● ACTIVITY
Your task is to filter the data below down to the lines holding "quality".

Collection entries
******
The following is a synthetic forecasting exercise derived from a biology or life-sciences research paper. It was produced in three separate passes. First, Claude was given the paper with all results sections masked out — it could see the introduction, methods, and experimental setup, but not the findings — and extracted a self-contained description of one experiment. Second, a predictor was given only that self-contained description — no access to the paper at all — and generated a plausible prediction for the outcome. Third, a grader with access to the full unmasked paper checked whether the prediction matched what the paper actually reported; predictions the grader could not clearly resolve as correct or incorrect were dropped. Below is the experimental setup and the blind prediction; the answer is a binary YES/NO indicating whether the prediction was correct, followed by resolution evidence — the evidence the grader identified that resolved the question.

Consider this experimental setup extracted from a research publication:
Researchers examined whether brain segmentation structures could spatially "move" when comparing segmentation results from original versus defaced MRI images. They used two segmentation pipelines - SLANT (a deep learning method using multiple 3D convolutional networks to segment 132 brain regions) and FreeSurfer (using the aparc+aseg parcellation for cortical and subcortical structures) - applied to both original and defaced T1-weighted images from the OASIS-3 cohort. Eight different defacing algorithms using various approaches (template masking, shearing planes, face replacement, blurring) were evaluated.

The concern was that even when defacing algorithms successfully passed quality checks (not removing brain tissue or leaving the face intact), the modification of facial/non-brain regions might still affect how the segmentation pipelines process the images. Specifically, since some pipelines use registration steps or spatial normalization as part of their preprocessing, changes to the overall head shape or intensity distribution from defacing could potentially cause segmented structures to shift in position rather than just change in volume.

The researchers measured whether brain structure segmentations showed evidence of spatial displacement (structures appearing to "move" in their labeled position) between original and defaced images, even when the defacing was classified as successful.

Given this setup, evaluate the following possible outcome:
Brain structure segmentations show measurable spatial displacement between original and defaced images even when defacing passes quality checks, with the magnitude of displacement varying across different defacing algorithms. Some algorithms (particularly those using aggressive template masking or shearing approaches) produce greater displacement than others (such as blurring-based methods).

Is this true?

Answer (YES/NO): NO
******
● RESULT
The concern was that even when defacing algorithms successfully passed quality checks (not removing brain tissue or leaving the face intact), the modification of facial/non-brain regions might still affect how the segmentation pipelines process the images. Specifically, since some pipelines use registration steps or spatial normalization as part of their preprocessing, changes to the overall head shape or intensity distribution from defacing could potentially cause segmented structures to shift in position rather than just change in volume.
Brain structure segmentations show measurable spatial displacement between original and defaced images even when defacing passes quality checks, with the magnitude of displacement varying across different defacing algorithms. Some algorithms (particularly those using aggressive template masking or shearing approaches) produce greater displacement than others (such as blurring-based methods).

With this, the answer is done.